» Exercise goal
Quote the passage about Withernsea Pier word for word, everything from "Locally known as" down to "in the world.".

» Selected excerpt
:::

Locally known as “the Sandcastle” and looking strangely out of place, a pair of ornate crenelated towers are all that remains of the ill-fated pier that once served the East Yorkshire town of Withernsea.
Withernsea, like many British seaside towns, once had a very nice pier attraction at the local beach. It opened to the public in the summer of 1878, charging one penny for admission. Constructed of ornate iron girders, the pier stretched 1,196 feet from the beach out to sea. At the entrance was the large, castle-like gateway arch that stands today. Unfortunately, this was probably the unluckiest pier in the world.
The life of Withernsea Pier was to be very short, if very eventful. Just two years after it opened, the structure suffered serious damage when, during a great storm, the coal barge Saffron collided with the pier and punched a 200-foot hole through the middle. Another boat badly damaged the end of the pier.
Many other vessels collided with the pier over the next few years. Notably, in 1890, it was hit by the fishing boat Genesta, destroying more than half the pier. In 1893 it was hit by the Henry Parr bound for Grimsby. After that collision, there were only 50 feet remaining of this once-magnificent pier. What was left was deemed unsafe, and the last remains of the pier, all except for the entrance arch, were removed by 1905.
All that remains today are these two towers, which currently lead to a set of steps to the beach. However a crowd-funding campaign is underway to rebuild at least part of the structure.

:::

» Recorded data
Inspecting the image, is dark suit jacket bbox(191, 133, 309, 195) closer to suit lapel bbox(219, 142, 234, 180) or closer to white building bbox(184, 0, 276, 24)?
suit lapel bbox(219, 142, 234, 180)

:::

» Answer to this task
Locally known as “the Sandcastle” and looking strangely out of place, a pair of ornate crenelated towers are all that remains of the ill-fated pier that once served the East Yorkshire town of Withernsea.
Withernsea, like many British seaside towns, once had a very nice pier attraction at the local beach. It opened to the public in the summer of 1878, charging one penny for admission. Constructed of ornate iron girders, the pier stretched 1,196 feet from the beach out to sea. At the entrance was the large, castle-like gateway arch that stands today. Unfortunately, this was probably the unluckiest pier in the world.